Uzun zamandır yazmayı düşünüyordum. Aradan geçen zamanda yaşadıklarımı biraz soğuduktan sonra aktarmak istiyorum. Aslında tam olarak istediği şey yaşadıklarımın ve  düşüncelerimin ayak izlerini geçmişin unutulmuşluğuna göndermeden saklamak. Bu blog kimse tarafından izlenmediğini biliyorum. En yakınım olarak düşündüklerim bile benim burada yazdıklarımdan haberdar değiller. Dijital evrensel çöplüğün içine gönderilmiş hayal kırıklıklıkları ve hüzünler benim paylaştıklarım.
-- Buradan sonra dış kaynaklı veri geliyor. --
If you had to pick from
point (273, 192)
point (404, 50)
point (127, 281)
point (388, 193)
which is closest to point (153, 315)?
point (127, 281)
Bu gün yazmak istediğim şey aşk üzerine. Aşk nedir? diye uzun uzun yazmayacağım. Sadece benim penceremden bugünkü ruh halime göre aşkı tarif etmeye çalışıyorum. Aşk biriktirdiğimiz güzel anlar mı? Yoksa faydalandığımız, karşımızdaki bir nebze olsun kendi ihityaçlarımız doğrultusunda sömürdüğümüz bir ilişki biçimi mi? Ben her ikisi de olabilir. Benim açımdan hayatta kesin kararlar diye bir şey yok. Aşık olmayı karşımızdaki nasıl tanımlayabiliyorsa bende aşkı o tanım üzerinden yaşamaya çalışıyorum. Sıkıntı materyalist bir yaklaşımın aşk doğasına verdiği zararı anlayabilmek.

Daha rahat yaşamak uğruna birbirimizi mi yıpratıyoruz. Para, imkan gelip geçici değerler iken şimdi amaçlarımız haline geldi. Şimdilik aklımda kalanlar bunlar, zamanı geldikçe hatırlayabildiklerimi ve hissettiklerimi burada yazacağım. Kendi kişisel tarihimden bir yaprak.